Un testimonio y una visión imprescindibles
En su introducción, Mar Gámiz nos recuerda que fue Korolenko quien incorporó a las letras rusas al sufrido pueblo trabajador, del mismo modo que Lev Tolstói y Antón Chéjov hicieron lo propio con la aristocracia y la burguesía, respectivamente. El compromiso ético que marcó su existencia sirvió como impulsor de su obra literaria, y los humillados y perseguidos a los que trataba de ayudar cada día se convertían poco después en protagonistas de sus relatos. El escritor y premio Nobel Iván Bunin llegó a decir que él podía vivir tranquilo con cualquier cosa que se hiciera en la literatura rusa, porque existía Korolenko, “la viva conciencia del pueblo ruso”.

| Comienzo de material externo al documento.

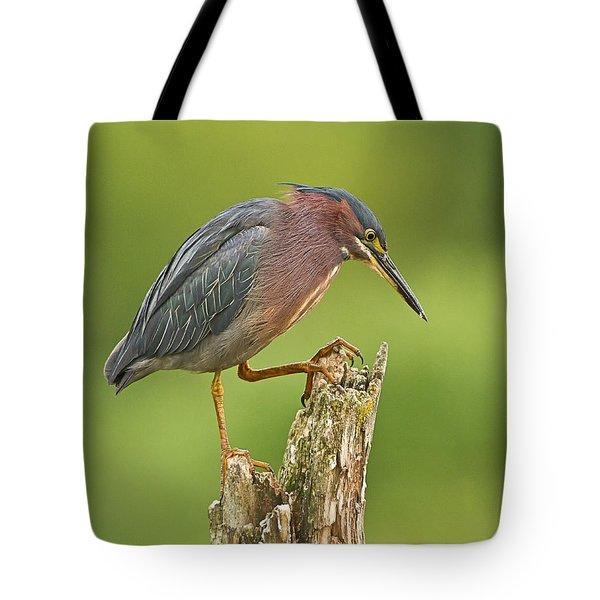 Hunting Green Heron Tote Bag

El conflicto de nuestro autor con el poder fue continuo y su voz se elevó siempre frente a los que se imponían por la fuerza, fueran tirios o troyanos. Como Gámiz indica: “Korolenko fue censurado, en vida, por el gobierno zarista y, después de su muerte, por el soviético. En las palabras que ambos imperios desoyeron, estaba el germen de su caída.” Podemos concluir igualmente que en la eterna resistencia de Vladímir Korolenko a toda forma de opresión estaba el germen del mundo distinto que necesitamos, y esto lo entendió perfectamente Emma Goldman cuando lo visitó en agosto de 1920, mientras trabajaba en las cartas. El agradecimiento que ella le expresó allí es también el nuestro, pues su valentía y lucidez siguen iluminándonos hoy mismo.